Tâche: Rédigez la suite de l'entretien sur la culture européenne en reprenant juste après sa dernière phrase.

Passage extrait:

--------------------

Vous écrivez d’ailleurs :  » Quand on ne sait plus qui l’on est, on est mal avec tout le monde… « 

Et avec soi-même aussi… Qu’est-ce qui distingue l’Europe de l’Amérique, par exemple ? Existe-t-il une culture européenne ? Non, un jeune Allemand de 20 ans a une culture allemande et une culture américaine. Idem pour le Français, le Néerlandais, l’Italien… Il parle sa langue ; il a vaguement appris quelque chose de ses traditions, de sa musique, de sa littérature… Mais pour le reste, ce qu’il a de commun avec les autres, c’est le rock, le cinéma et les jeux vidéo. Cela pourrait tout de même interpeller les Européens. Notre incapacité à promouvoir un sens commun européen.

Vous constatez que l’on n’arrive pas à se défaire du sacré. Trouvez-vous que la  » re-sacralisation  » du corps ou de la religion évite des dérives mercantiles ?

--------------------

Extrait de données:
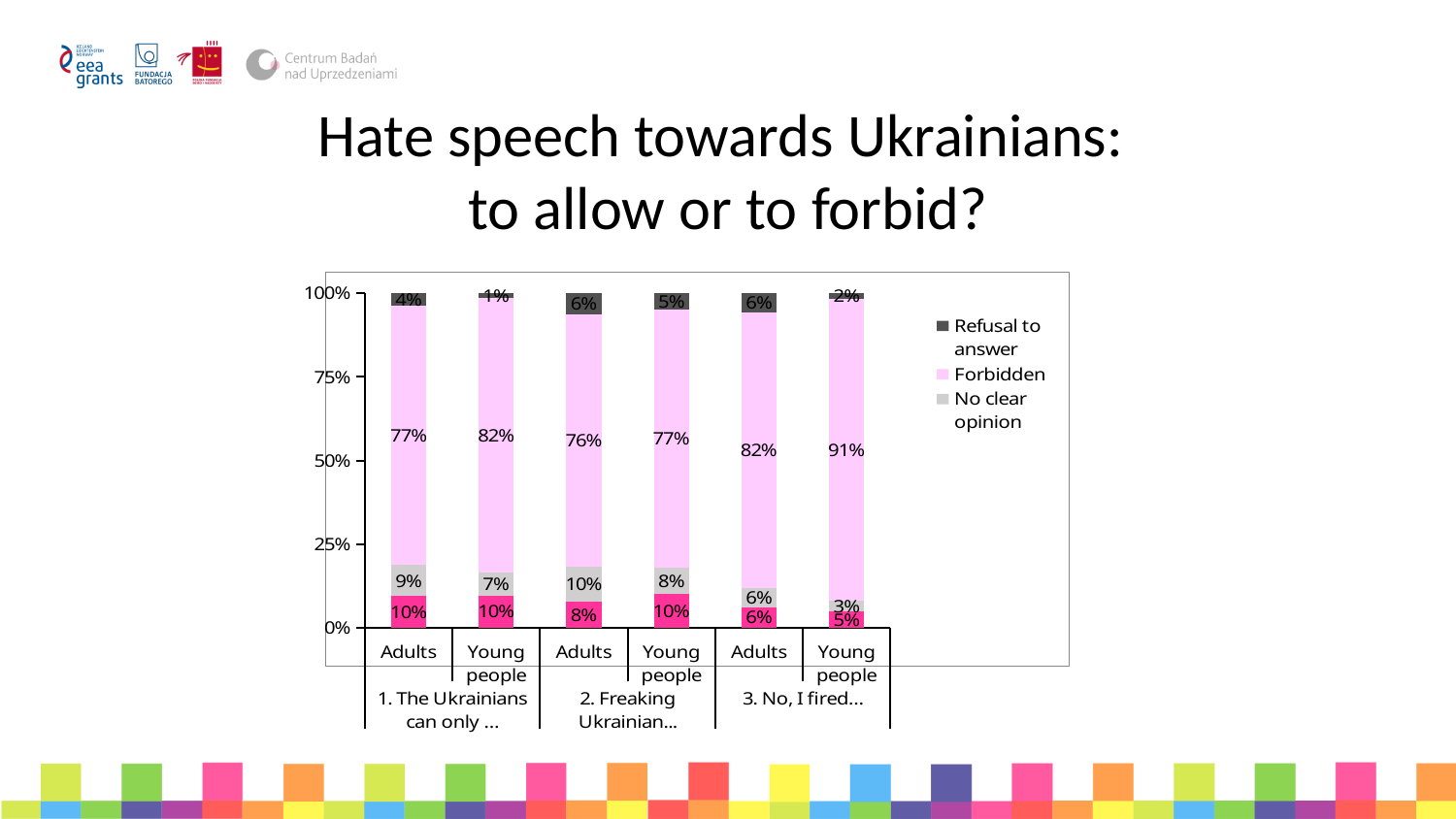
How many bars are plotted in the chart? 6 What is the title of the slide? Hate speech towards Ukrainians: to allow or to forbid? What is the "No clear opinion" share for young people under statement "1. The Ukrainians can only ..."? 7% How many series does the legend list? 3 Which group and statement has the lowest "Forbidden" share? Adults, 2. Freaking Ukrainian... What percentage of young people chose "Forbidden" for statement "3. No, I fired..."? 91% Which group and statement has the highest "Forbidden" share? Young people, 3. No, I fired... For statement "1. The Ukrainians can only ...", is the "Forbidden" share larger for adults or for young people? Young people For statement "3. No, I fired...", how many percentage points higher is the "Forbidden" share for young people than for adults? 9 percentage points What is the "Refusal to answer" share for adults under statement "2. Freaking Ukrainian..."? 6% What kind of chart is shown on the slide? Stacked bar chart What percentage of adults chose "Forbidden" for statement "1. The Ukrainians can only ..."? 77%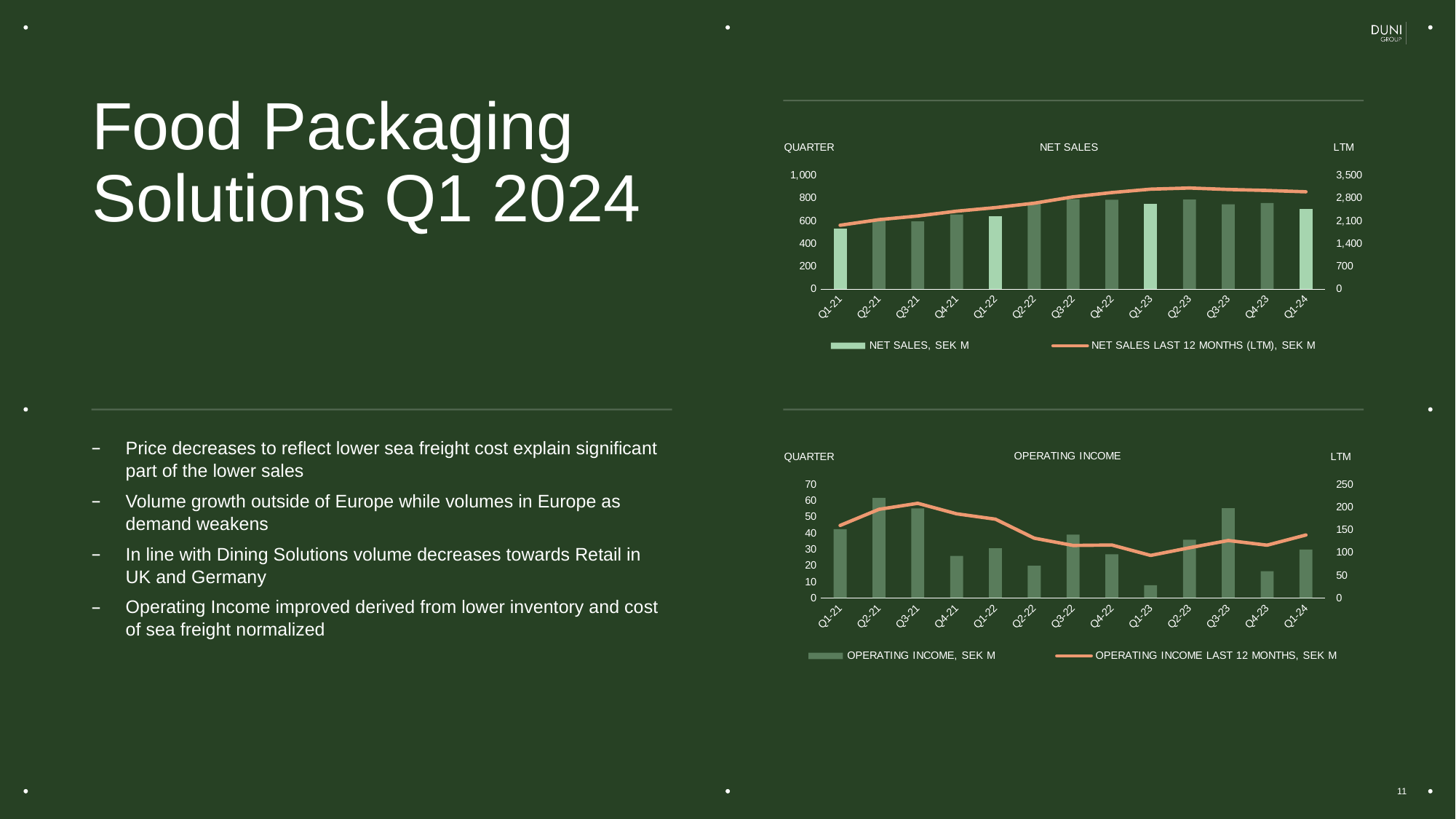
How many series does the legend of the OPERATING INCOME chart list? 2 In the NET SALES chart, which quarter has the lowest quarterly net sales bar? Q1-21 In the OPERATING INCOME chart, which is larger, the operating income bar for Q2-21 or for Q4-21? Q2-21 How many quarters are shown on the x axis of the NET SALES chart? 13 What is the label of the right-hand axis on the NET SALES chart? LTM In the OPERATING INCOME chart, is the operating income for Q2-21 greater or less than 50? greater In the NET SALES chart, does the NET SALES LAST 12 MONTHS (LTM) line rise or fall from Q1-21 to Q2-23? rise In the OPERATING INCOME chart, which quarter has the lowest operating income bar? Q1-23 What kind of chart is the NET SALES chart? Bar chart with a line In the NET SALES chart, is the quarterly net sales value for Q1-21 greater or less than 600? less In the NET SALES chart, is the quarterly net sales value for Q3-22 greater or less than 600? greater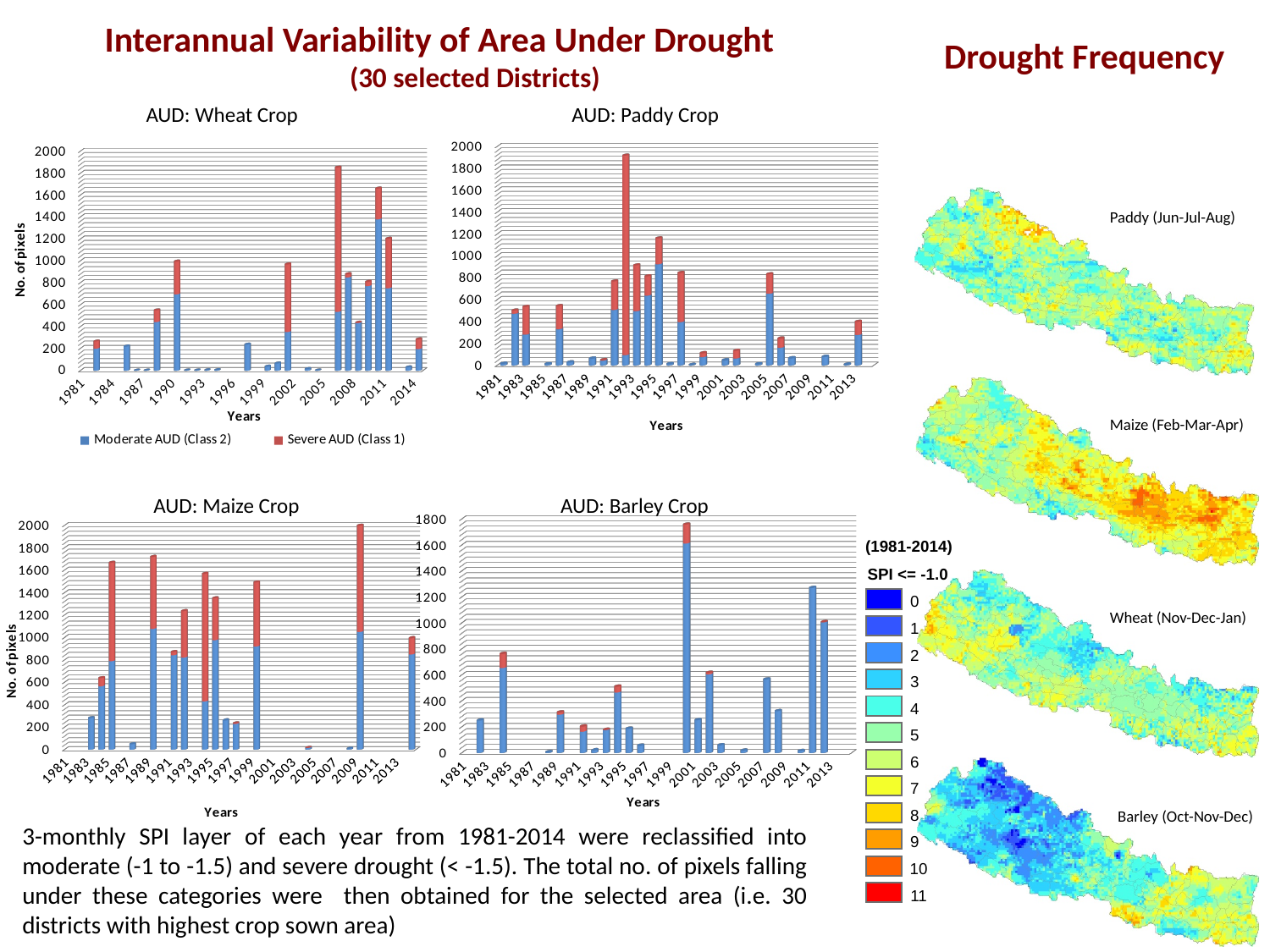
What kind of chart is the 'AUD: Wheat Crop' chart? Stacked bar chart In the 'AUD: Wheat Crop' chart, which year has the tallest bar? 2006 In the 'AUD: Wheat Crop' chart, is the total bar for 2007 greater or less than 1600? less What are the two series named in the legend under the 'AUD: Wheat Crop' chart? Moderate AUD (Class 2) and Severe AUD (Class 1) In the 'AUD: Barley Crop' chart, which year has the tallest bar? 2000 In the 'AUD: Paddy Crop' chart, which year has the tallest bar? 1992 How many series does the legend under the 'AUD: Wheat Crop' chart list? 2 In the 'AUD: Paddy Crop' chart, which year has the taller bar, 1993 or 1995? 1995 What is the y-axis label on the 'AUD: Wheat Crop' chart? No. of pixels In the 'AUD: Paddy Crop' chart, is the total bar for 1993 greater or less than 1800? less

--------------------

Réponse finale:
Je me demande pourquoi on n’arrive pas à se défaire du sacré. Et le sacré n’est pas nécessairement le religieux. Il y a un sacré civil et laïque qui peut prendre la figure d’un mausolée à Ankara, celui d’Atatürk, d’un panthéon à Paris, d’un monument aux morts ailleurs. Il est vrai que le sacré est une façon de mettre hors sphère marchande un certain nombre de choses, dont le corps. Si on échappe encore au commerce des organes, qui se fera toujours au détriment des pauvres et au bénéfice des riches, c’est parce que le corps humain a encore quelque chose de sacré. On ne peut pas en faire commerce. Généralement, le sacré est ce que l’on ne peut pas échanger sur un marché. C’est intéressant.

Vous écrivez :  » N’allez pas croire qu’une connexion vaut connivence.  » Faut-il se méfier du caractère parfois superficiel des comportements liés aux nouvelles technologies ?

Les nouvelles technologies ont un immense intérêt. Il ne s’agit pas de s’opposer aux nouvelles technologies ; il s’agit de comprendre qu’elles ne résolvent pas tous les problèmes humains. Les connexions provoquent des réunions éphémères d’individus qui ont du mal à traverser le temps. Ce sont des rencontres qui peuvent être bénéfiques mais qui restent volatiles. Je ne crois pas que l’on puisse fonder une communauté de destins à partir d’un écran d’ordinateur.

(1) Eloge des frontières, par Régis Debray, Gallimard, 2010. Régis Debray était récemment à Bruxelles pour une conférence à l’invitation du mensuel Philosophie Magazine et du Théâtre Marni.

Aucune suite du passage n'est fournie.